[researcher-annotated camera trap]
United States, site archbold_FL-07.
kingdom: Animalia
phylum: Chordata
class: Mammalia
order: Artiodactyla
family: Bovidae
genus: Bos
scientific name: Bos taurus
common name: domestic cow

------------------------------------

_Activity_. Repeat the whole listing exactly, line for line.

_Solved problem_.
[researcher-annotated camera trap]
United States, site archbold_FL-07.
kingdom: Animalia
phylum: Chordata
class: Mammalia
order: Artiodactyla
family: Bovidae
genus: Bos
scientific name: Bos taurus
common name: domestic cow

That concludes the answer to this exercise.